*** Opening Record set ***

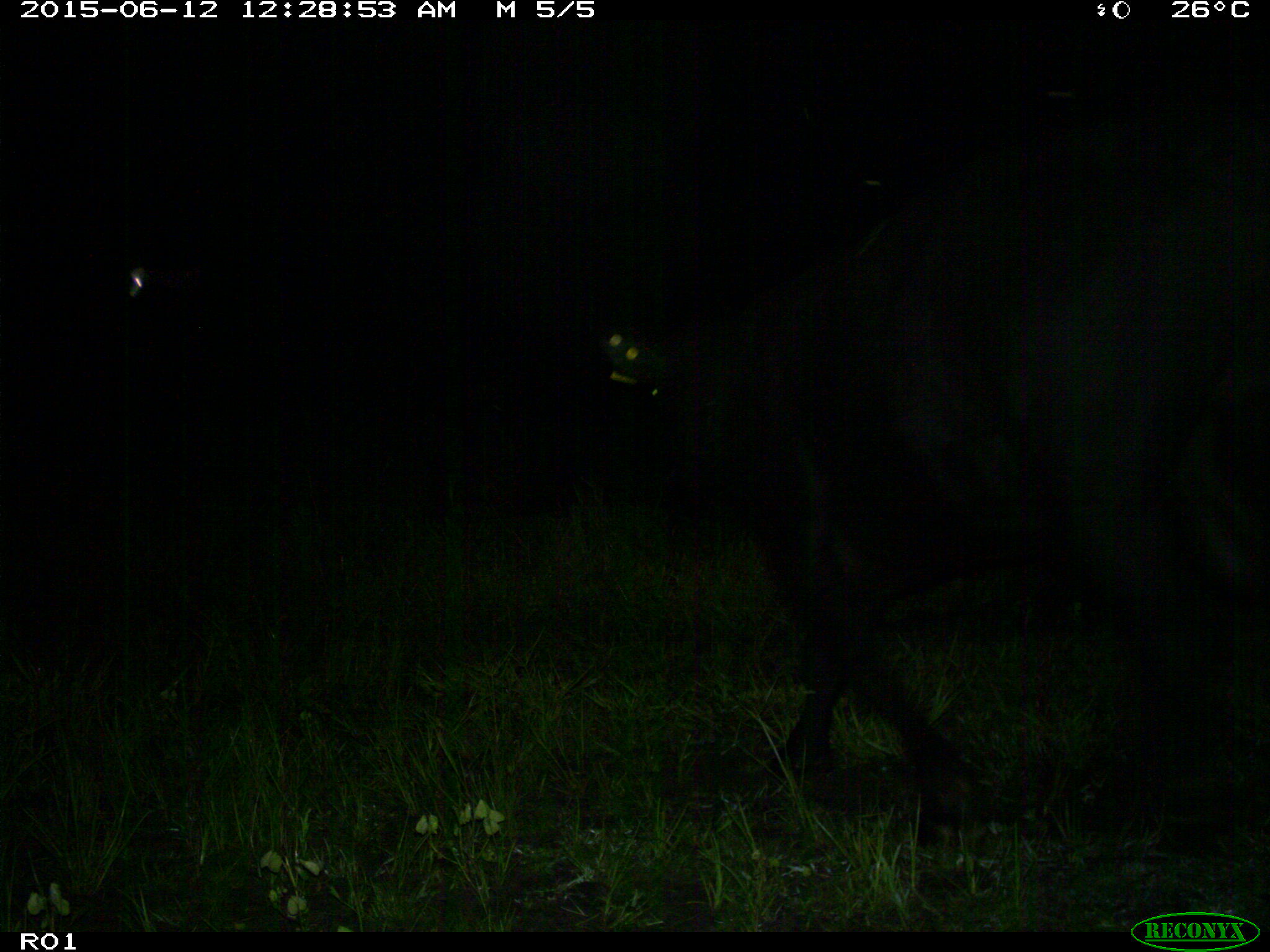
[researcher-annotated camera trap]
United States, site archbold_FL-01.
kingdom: Animalia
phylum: Chordata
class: Mammalia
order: Artiodactyla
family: Bovidae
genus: Bos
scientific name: Bos taurus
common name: domestic cow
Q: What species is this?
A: Bos taurus (domestic cow).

*** Closing Record set ***

_Exercise description:_ The answer must be the data above, repeated exactly, with no pictures.

_Result of the exercise:_
[researcher-annotated camera trap]
United States, site archbold_FL-01.
kingdom: Animalia
phylum: Chordata
class: Mammalia
order: Artiodactyla
family: Bovidae
genus: Bos
scientific name: Bos taurus
common name: domestic cow
Q: What species is this?
A: Bos taurus (domestic cow).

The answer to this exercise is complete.